DIRECTIVE: Switch "the dark rock" to "the black boulder" in the records below and write them out again with nothing else changed. Leave the pictures out of your answer.

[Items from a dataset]
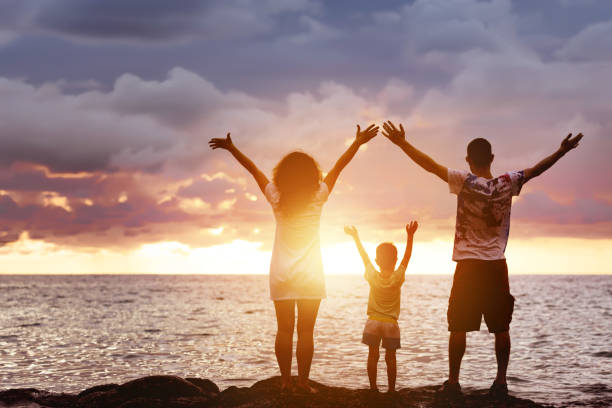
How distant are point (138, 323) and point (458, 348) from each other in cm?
2127

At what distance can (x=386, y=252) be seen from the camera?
6984mm

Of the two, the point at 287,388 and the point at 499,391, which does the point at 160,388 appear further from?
the point at 499,391

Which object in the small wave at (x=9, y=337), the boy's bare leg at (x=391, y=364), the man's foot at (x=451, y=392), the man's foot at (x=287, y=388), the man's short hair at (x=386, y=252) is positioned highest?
the man's short hair at (x=386, y=252)

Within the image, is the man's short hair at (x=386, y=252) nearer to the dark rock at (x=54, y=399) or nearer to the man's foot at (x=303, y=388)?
the man's foot at (x=303, y=388)

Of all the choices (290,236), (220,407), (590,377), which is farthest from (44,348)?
(590,377)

OUTPUT BELOW:
How distant are point (138, 323) and point (458, 348) from each other in cm?
2127

At what distance can (x=386, y=252) be seen from the camera?
6984mm

Of the two, the point at 287,388 and the point at 499,391, which does the point at 160,388 appear further from?
the point at 499,391

Which object in the small wave at (x=9, y=337), the boy's bare leg at (x=391, y=364), the man's foot at (x=451, y=392), the man's foot at (x=287, y=388), the man's short hair at (x=386, y=252) is positioned highest?
the man's short hair at (x=386, y=252)

Within the image, is the man's short hair at (x=386, y=252) nearer to the black boulder at (x=54, y=399) or nearer to the man's foot at (x=303, y=388)?
the man's foot at (x=303, y=388)

Of all the choices (290,236), (220,407), (590,377), which is farthest from (44,348)?
(590,377)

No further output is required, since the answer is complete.